Pedro Sánchez encajó mal los silbidos y abucheos con los que fue recibido en el transcurso de los actos del desfile conmemorativo de la Fiesta Nacional del 12 de Octubre. Restó importancia al repudio popular señalando que era una minoría. No es cierto, fue un abucheo generalizado. El problema que tiene Sánchez es que no acierta a entender que cada día que pasa crece el rechazo a su forma de gobernar. No le pitan por ser “un presidente socialista” como proclamaba en la televisión pública uno de los periodistas entregado a la causa. Antes de iniciarse el desfile, Emiliano García-Page, el presidente de Castilla La Mancha que es un veterano dirigente socialista estaba tranquilamente tomando un café y la gente le saludaba y nadie le pitó en ningún momento. A Sánchez no le silban por ser socialista ,el rechazo se produce porque hace o promueve cosas que a mucha gente le parecen mal.

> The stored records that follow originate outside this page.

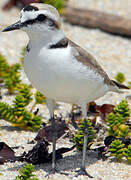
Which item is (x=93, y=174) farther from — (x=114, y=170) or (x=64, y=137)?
(x=64, y=137)

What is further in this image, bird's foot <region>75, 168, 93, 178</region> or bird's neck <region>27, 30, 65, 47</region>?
bird's foot <region>75, 168, 93, 178</region>

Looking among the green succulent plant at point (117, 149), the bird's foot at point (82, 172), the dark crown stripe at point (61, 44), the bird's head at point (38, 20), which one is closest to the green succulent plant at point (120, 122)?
the green succulent plant at point (117, 149)

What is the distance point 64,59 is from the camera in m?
3.50

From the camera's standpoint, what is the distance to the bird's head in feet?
11.3

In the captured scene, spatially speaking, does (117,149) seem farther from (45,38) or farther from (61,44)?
(45,38)

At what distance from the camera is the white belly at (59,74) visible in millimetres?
3490

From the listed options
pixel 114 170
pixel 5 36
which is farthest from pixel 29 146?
pixel 5 36

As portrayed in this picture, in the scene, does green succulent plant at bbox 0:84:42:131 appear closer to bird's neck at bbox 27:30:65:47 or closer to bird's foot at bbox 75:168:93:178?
bird's foot at bbox 75:168:93:178

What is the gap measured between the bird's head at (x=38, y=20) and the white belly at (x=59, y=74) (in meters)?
0.19

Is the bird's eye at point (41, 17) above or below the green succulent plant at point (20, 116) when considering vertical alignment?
above

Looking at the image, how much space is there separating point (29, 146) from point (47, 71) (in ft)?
4.08

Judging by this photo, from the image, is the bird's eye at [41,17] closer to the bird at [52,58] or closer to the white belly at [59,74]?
the bird at [52,58]

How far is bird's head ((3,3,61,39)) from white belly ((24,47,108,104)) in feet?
0.62

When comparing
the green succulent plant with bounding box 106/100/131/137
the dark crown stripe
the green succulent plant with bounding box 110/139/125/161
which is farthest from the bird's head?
the green succulent plant with bounding box 106/100/131/137
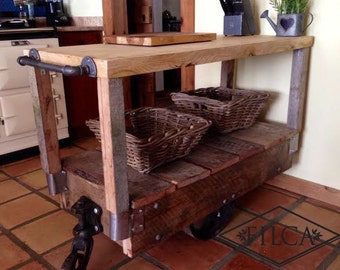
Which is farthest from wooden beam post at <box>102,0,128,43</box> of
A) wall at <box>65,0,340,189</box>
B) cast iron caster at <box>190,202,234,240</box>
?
cast iron caster at <box>190,202,234,240</box>

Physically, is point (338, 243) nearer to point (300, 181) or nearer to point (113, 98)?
point (300, 181)

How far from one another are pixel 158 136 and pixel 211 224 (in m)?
0.50

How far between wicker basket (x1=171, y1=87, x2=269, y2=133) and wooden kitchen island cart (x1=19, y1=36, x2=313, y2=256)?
0.06 metres

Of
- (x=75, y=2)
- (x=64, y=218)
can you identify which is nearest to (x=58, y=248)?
(x=64, y=218)

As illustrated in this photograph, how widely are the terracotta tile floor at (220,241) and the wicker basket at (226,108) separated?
400 mm

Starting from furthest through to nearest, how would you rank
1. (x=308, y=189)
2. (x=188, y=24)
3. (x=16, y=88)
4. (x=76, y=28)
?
(x=76, y=28) < (x=16, y=88) < (x=188, y=24) < (x=308, y=189)

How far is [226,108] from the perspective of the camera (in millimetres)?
1443

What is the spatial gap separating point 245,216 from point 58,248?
2.59 ft

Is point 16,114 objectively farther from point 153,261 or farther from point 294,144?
point 294,144

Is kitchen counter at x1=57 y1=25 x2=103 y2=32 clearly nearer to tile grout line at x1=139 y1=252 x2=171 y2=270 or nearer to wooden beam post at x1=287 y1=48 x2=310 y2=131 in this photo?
wooden beam post at x1=287 y1=48 x2=310 y2=131

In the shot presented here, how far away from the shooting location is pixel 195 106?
1566 millimetres

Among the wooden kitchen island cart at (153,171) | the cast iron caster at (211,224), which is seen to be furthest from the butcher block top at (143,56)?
the cast iron caster at (211,224)

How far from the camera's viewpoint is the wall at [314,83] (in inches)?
60.6

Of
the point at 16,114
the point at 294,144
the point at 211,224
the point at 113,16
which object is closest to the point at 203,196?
the point at 211,224
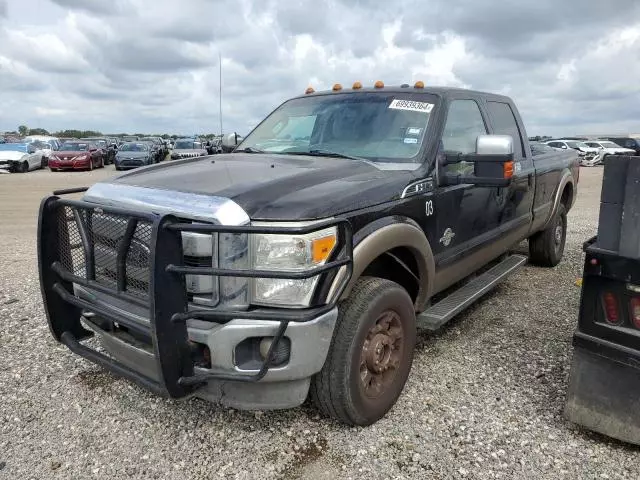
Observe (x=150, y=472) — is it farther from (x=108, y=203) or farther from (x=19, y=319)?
(x=19, y=319)

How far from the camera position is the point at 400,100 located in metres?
4.00

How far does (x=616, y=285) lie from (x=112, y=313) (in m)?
2.57

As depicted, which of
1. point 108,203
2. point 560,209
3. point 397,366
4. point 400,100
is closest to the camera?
point 108,203

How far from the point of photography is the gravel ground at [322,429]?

La última se ha sabido hace unas horas y es grave. Resulta que según ha revelado en un entrevista Perè Aragonés, el presidente de Cataluña, Pedro Sánchez se comprometió con él a no recurrir el decreto de la “Generalitat” ni la ley que el “Parlament” aprobó para esquivar la sentencia del Tribunal de Justicia de Cataluña que obliga a impartir un 25% de la enseñanza en castellano.

Como en España todo acaba sabiéndose, ahora nos enteramos por boca de Aragonés que Sánchez y él llegaron a este acuerdo “para -según sus palabras- generar confianza entre las dos partes” en el marco de la llamada mesa de diálogo “bilateral” entre el Gobierno de España y la Generalidad de Cataluña.

Sánchez es así. Se diría que no acierta a conformarse con ser el gestor y no el propietario del Estado. Como digo, se trata de un hecho grave porque

la normativa improvisada por el gobierno catalán para impedir la aplicación de la sentencia judicial que obliga a impartir un 25% de la enseñanza en castellano está recurrida ante el Tribunal Constitucional.

Fue el propio Tribunal Superior de Justicia de Cataluña quien las recurrió planteando una cuestión de inconstitucionalidad por entender que dichas normas además de vulnerar el Estatuto de Autonomía y el derecho fundamental a la educación comportan una infracción del Art.3 de Constitución que, como es sabido, proclama que el castellano es la lengua española oficial del Estado y todos los españoles tenemos el deber de conocerla y el derecho a usarla. Que sepamos, esta ha sido la última de Pedro Sánchez. Pero hay más. Y luego se pregunta por qué le silban.